Elvera Britto

Personal information
- Born: 15 June 1940 Bangalore, Kingdom of Mysore
- Died: 26 April 2022 (aged 81) Bangalore, Karnataka, India

Sport
- Sport: Field hockey

Senior career
- Years: Team / Caps / Goals
- –: Mysore / - / -

National team
- Years: Team / Caps / Goals
- –1967: India /  / -

= Elvera Britto =

Indian women's field hockey player (1940–2022)

Elvera Britto (15 June 1940 – 26 April 2022) was an Indian field hockey player who captained the Indian women's hockey team and the Mysore state's team. She captained the Mysore team for eight consecutive national titles between 1960 and 1967. Britto received the Arjuna Award, India's second highest sporting honor, in 1965.

Britto also served as a president of the Karnataka State Women's Hockey Association and a selector for the national women's team.

== Early life ==
Britto was born on 15 June 1940 into an Anglo-Indian family in Cooke Town, a suburb in the Indian city of Bangalore. She was the eldest of four sisters, three of whom would go on to represent the country as a member of the national women's hockey team. In her younger days, Britto participated in multiple sports, including cricket, swimming, and football. She studied at the St. Francis Xavier Girls High School in Bangalore.

== Career ==
Britto started playing hockey when she was 13 and went on to become captain of the Mysore State women's hockey team. As captain between 1960 and 1967, she led the team to win national titles for eight consecutive years. Along with her sisters, Rita and Mae, the Britto sisters were considered a 'formidable trio' in the Indian national and Mysore state teams. She represented India in games against Australia, Japan, and Sri Lanka.

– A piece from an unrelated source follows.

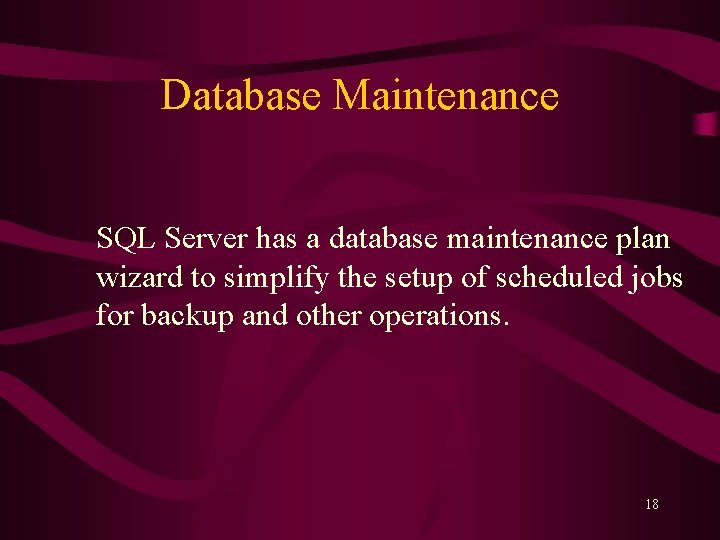 Database Maintenance

SQL Server has a database maintenance plan wizard to simplify the setup of scheduled jobs for backup and other operations.

18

She became the second women's hockey player to receive India's Arjuna Award when she won it in 1965. (Note: Indian newspapers Deccan Herald and The Times of India indicate that Britto won the Arjuna Award in 1966, however, Britto won the award in 1965.) Earlier, Anne Lumsden had won the award in its inaugural year in 1961.

After Britto's retirement from playing in the 1970s, she remained associated with the game as an administrator, serving as the president of the Karnataka State Women's Hockey Association for two terms over eight years. Britto's mother Latetia was one of the founding members of the association. Britto also served as a selector and the manager of the national hockey team, for over twelve years. Referring to the hardships of playing in the 1960s as an Indian women's hockey player, Britto's sister Rae would recollect that the Brittos would travel by third-class trains, cook their own food, and even stitch their own uniforms before a tournament. As an administrator, her focus was said to have been the revival of hockey interest in inter-school competitions arriving at the grounds before even the players, turning up in her moped.

== Personal life ==
Britto died on 26 April 2022 in Bangalore from a heart attack. She was aged 81. She remained unmarried during her lifetime.